(Extract provided)

Rare but spectacular eagle of lowland tropical forest.
The black-and-white hawk-eagle (Spizastur melanoleucus) is a bird of prey species in the eagle and hawk family (Accipitridae). It is found throughout a large part of tropical America, from southern Mexico to northern Argentina.
They are mostly white with a black back and a barred tail. It has a black patch on the crown, pale yellow eyes, and bright orange ceres. The legs are feathered.
Images: Fundación Águilas de los Andes
Regarding its habitat, it prefers forests – specifically the edges, close to open areas. They spend a great deal of time overflying them at altitudes of 1,000 to 1,700 meters, searching for prey. When they spot one with their sharp eyes, they dive down to catch it. Its favorite preys are medium-sized birds, like quails, partridges, or toucans, as well as mammals smaller than foxes. They also feed on amphibians and reptiles.
Little is known about its courtship and mating, as it is a rare species. Black-and-white hawk-eagles build their nests with twigs, usually on very high treetops, with a view to their hunting ground. Females are a little larger than males and lay an egg every 2 or 3 years, which they incubate for 40 to 48 days. The male is responsible for feeding the female during the incubation period. After hatching, chicks depend on their parents for food for several months.
They are rare in Amazonia where is known to range up to 1400 m along the foothill of the Andes. It appears not to occur on the north side of the Amazon and Marañon Rivers.

(End Extract provided)
(Source material)

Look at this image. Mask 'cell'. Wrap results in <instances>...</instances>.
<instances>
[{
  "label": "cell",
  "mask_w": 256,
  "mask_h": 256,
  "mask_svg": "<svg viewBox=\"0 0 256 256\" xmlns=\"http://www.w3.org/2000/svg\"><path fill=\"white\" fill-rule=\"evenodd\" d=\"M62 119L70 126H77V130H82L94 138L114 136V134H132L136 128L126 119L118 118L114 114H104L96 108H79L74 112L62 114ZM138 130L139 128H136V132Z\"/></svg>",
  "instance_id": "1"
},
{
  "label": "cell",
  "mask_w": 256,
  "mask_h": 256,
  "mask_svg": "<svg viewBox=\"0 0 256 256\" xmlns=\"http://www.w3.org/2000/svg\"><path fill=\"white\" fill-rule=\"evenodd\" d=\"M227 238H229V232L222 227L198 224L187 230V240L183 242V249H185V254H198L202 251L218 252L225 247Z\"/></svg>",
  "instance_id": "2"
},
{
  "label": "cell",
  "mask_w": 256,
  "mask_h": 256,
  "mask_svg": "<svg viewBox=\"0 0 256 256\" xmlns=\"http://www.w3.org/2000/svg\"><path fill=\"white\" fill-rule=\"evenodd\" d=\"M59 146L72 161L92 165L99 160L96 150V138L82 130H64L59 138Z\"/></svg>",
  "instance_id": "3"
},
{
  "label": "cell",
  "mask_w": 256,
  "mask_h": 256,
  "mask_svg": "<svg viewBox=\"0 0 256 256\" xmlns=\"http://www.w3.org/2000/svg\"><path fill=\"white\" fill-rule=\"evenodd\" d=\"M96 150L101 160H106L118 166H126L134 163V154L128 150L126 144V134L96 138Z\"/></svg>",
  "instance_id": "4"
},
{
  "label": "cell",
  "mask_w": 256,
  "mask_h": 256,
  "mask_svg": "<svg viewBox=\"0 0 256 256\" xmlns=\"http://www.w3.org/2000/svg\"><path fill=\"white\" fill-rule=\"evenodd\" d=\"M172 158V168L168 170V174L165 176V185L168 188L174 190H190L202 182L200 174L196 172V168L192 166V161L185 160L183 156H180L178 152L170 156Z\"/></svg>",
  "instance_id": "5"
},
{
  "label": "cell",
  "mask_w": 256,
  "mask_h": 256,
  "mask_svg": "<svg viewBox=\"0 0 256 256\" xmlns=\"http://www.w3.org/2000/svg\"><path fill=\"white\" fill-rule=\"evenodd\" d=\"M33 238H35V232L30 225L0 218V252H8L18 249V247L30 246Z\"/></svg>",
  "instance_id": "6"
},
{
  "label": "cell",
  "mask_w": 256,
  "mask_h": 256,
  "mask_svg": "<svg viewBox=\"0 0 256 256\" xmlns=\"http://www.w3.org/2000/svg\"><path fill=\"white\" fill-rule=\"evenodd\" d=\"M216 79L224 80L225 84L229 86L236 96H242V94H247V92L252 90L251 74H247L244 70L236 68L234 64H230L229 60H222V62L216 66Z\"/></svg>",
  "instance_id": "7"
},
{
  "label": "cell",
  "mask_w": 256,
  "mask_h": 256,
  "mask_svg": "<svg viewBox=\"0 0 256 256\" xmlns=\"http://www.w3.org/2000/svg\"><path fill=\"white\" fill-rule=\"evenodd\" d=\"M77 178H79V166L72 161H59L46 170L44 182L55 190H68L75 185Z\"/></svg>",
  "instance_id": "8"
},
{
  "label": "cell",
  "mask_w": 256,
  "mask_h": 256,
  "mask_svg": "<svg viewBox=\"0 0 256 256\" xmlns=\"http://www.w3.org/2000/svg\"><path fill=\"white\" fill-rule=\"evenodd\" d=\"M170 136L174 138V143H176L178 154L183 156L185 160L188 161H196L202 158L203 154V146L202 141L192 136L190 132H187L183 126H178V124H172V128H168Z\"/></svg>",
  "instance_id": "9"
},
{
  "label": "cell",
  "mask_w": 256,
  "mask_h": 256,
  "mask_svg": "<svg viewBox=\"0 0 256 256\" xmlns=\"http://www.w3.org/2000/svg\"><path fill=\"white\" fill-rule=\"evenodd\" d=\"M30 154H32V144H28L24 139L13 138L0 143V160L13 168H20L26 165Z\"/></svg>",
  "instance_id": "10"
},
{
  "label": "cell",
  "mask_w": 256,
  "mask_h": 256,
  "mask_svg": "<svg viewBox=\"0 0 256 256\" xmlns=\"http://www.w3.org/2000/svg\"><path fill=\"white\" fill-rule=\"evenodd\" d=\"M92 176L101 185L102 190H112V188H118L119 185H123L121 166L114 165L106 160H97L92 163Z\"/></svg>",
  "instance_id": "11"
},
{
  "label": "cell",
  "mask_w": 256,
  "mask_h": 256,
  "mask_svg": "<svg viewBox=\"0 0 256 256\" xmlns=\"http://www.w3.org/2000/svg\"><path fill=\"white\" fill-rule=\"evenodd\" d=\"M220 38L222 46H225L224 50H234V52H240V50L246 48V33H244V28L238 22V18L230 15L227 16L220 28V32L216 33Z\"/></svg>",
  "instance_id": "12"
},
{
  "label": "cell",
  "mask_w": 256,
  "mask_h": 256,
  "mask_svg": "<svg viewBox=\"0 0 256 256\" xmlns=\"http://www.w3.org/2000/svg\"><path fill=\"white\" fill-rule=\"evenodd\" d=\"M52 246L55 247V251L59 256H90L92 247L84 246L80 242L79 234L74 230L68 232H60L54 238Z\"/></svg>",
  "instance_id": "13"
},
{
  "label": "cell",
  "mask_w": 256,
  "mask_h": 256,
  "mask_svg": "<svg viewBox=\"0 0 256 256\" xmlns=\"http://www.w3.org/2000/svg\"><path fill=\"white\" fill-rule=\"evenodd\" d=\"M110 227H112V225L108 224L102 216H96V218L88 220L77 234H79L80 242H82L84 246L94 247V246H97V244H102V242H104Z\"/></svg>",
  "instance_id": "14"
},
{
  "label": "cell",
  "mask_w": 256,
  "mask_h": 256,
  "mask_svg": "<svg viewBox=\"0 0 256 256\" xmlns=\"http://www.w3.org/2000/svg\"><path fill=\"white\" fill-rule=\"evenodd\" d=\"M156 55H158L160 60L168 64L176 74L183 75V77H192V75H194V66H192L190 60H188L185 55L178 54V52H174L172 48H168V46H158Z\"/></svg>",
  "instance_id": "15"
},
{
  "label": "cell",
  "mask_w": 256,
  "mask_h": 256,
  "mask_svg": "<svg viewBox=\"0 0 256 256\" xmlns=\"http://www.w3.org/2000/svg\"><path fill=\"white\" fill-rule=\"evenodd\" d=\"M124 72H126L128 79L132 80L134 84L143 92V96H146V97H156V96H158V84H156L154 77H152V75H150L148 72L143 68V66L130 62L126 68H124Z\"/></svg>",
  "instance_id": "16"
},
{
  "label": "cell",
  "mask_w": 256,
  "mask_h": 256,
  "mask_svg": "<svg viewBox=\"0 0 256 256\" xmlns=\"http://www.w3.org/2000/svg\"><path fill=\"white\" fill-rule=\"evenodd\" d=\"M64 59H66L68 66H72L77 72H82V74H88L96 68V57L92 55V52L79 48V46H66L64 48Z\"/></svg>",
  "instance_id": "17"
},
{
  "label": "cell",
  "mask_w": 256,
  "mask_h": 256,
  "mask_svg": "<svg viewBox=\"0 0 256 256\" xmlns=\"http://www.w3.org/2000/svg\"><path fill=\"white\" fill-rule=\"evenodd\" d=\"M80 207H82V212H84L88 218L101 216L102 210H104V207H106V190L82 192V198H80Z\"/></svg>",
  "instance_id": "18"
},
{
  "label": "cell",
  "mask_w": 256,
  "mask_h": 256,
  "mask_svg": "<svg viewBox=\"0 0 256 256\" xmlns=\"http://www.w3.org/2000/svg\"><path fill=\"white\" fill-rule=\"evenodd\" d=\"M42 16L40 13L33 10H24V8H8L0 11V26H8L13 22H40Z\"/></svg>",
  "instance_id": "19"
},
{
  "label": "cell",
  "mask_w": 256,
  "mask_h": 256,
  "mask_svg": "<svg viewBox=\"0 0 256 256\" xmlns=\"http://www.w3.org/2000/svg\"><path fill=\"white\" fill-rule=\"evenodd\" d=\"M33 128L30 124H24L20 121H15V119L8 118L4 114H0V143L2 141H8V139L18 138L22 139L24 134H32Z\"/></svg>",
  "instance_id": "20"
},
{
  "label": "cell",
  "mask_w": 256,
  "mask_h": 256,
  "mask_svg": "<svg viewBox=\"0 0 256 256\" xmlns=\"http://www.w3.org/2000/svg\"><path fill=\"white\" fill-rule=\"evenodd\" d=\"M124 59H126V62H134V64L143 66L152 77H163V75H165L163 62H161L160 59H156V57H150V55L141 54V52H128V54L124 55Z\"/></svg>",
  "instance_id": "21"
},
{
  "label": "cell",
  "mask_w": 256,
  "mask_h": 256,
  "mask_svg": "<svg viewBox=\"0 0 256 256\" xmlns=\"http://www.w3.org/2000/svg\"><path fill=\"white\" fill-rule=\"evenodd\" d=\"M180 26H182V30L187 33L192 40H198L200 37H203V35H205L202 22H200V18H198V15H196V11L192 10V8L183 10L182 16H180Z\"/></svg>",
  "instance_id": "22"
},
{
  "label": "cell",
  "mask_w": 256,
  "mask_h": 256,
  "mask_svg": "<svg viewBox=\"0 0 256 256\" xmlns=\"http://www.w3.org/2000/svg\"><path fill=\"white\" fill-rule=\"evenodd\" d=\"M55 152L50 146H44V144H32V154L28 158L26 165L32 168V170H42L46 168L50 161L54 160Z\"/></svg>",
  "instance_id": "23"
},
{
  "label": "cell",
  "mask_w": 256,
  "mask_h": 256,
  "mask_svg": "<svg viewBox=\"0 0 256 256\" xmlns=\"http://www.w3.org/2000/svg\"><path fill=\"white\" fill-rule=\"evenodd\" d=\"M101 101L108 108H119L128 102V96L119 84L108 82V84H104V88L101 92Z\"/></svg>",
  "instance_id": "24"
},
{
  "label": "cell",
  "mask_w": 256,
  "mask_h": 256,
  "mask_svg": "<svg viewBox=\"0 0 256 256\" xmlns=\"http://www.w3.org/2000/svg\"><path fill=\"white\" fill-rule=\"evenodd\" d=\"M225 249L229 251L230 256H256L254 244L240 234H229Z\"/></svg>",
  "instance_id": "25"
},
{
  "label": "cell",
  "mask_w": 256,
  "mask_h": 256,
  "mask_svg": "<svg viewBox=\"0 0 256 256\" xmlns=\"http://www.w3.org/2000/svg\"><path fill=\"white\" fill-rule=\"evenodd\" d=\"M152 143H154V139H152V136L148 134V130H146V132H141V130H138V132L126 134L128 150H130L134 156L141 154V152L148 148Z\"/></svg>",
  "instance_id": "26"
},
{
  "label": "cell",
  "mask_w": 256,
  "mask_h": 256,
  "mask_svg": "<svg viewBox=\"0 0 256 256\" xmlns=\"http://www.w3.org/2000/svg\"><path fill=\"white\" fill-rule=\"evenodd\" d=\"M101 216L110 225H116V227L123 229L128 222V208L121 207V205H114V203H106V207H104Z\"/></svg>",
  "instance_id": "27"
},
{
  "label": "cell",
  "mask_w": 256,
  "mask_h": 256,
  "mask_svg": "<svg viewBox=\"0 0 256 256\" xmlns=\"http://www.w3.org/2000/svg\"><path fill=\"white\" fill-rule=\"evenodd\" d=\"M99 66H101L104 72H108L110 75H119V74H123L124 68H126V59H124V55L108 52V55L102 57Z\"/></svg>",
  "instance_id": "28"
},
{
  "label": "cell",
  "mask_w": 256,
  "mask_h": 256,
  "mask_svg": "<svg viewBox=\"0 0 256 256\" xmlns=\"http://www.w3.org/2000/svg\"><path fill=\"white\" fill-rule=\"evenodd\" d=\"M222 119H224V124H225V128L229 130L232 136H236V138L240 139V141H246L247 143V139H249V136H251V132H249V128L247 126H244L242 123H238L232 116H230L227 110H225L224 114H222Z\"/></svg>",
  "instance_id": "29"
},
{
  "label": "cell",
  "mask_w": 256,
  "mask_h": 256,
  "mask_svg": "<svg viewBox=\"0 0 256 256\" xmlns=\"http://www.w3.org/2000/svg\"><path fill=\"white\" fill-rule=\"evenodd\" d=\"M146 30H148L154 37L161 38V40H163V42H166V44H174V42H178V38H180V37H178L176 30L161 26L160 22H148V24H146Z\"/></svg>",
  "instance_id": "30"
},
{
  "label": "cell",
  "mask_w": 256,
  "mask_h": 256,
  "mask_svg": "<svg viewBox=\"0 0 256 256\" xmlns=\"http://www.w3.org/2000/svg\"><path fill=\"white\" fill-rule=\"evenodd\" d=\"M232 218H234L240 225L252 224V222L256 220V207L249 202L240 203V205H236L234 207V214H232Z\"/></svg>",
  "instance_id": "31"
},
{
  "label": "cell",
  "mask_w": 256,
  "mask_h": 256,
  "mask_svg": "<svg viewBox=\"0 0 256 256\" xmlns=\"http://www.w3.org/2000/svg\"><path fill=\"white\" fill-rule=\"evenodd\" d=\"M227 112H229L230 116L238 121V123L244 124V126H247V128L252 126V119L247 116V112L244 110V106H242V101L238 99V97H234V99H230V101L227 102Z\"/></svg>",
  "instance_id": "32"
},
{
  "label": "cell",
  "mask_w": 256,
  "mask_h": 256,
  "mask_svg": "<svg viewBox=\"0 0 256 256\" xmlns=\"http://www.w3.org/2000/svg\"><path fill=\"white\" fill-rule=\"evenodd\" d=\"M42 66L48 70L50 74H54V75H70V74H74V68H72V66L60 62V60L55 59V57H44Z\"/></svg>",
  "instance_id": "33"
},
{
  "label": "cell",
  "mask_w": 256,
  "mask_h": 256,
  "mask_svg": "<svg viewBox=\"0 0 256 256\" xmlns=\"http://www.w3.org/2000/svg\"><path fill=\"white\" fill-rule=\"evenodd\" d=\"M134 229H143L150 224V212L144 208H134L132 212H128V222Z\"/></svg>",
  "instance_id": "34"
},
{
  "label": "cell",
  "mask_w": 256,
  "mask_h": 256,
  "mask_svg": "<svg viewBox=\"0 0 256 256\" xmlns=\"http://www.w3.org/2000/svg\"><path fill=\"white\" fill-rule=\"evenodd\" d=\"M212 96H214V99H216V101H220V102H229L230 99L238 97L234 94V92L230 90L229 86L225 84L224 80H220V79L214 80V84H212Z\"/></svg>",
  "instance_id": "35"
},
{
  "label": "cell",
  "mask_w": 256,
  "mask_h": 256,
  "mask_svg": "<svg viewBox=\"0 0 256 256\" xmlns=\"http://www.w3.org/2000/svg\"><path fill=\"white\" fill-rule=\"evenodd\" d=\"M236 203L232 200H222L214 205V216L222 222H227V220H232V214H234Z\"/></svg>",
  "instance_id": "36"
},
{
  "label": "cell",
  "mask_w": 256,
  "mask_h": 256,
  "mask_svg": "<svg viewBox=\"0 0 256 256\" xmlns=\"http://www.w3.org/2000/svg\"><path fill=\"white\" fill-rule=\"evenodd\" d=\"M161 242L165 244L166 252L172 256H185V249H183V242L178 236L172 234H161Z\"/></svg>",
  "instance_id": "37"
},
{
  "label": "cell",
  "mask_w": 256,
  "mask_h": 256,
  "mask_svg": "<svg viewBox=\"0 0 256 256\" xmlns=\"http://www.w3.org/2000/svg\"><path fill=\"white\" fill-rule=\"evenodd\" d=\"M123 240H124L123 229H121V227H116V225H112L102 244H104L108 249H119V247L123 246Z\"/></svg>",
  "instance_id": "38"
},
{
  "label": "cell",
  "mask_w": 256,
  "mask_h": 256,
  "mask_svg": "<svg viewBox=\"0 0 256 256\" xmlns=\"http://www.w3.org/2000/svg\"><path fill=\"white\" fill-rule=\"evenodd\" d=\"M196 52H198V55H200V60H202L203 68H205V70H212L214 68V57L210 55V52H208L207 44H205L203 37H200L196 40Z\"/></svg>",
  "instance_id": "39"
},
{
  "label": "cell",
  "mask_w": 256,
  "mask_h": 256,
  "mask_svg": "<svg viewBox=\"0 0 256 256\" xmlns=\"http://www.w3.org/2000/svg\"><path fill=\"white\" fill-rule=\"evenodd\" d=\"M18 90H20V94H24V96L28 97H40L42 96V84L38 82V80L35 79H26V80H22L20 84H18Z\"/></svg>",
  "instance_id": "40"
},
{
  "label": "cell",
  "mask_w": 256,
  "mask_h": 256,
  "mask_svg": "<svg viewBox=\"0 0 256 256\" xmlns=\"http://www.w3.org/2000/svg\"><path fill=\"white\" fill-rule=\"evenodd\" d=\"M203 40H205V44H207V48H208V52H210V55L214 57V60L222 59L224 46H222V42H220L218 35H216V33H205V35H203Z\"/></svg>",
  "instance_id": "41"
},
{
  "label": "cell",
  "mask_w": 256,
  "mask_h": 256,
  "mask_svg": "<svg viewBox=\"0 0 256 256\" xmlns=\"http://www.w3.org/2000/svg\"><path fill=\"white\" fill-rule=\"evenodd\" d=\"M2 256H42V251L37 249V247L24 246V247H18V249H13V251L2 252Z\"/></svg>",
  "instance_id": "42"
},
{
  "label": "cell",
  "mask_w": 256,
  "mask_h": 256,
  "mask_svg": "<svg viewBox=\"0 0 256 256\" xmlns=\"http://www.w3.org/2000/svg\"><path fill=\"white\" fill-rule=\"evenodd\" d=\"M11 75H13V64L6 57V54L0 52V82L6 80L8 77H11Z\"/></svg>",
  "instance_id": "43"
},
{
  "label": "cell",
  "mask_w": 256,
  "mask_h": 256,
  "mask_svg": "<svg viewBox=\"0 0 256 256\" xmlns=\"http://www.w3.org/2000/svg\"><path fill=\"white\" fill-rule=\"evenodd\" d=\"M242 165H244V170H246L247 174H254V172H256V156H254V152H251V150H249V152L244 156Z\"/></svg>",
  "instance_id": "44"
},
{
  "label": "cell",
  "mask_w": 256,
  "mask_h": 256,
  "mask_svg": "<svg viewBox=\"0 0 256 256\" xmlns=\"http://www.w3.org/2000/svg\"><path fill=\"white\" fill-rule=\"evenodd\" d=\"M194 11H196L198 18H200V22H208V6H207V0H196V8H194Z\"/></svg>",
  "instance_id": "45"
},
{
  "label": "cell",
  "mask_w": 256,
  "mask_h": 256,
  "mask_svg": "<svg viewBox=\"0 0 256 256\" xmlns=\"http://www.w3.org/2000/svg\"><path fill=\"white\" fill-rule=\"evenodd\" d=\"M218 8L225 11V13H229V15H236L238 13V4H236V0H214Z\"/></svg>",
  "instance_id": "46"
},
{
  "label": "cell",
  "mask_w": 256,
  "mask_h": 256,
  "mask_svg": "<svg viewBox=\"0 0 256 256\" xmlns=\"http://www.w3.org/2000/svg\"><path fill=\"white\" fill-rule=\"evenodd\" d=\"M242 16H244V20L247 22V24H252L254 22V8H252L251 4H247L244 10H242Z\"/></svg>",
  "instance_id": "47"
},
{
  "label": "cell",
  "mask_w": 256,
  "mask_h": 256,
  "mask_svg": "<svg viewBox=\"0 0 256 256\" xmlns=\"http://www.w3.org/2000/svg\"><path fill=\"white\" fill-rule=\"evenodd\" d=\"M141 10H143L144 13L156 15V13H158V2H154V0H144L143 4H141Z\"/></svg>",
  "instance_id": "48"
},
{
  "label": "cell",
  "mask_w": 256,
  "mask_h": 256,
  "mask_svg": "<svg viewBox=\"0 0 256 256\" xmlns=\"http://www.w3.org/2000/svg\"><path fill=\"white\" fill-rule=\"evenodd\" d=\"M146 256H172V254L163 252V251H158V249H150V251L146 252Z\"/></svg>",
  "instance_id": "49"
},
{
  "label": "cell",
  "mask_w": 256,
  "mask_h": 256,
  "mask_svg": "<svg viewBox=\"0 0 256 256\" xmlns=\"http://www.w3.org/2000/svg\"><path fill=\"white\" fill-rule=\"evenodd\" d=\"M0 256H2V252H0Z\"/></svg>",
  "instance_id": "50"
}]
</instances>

(End Source material)

(Exercise directions) Edit the hawk-eagle passage: rewrite it starting with "Images: Fundación Águilas" and going on through "amphibians and reptiles.", changing "altitudes" to "heights". The lines have no connection to the hawk-eagle passage.

(Result of this task)
Images: Fundación Águilas de los Andes
Regarding its habitat, it prefers forests – specifically the edges, close to open areas. They spend a great deal of time overflying them at heights of 1,000 to 1,700 meters, searching for prey. When they spot one with their sharp eyes, they dive down to catch it. Its favorite preys are medium-sized birds, like quails, partridges, or toucans, as well as mammals smaller than foxes. They also feed on amphibians and reptiles.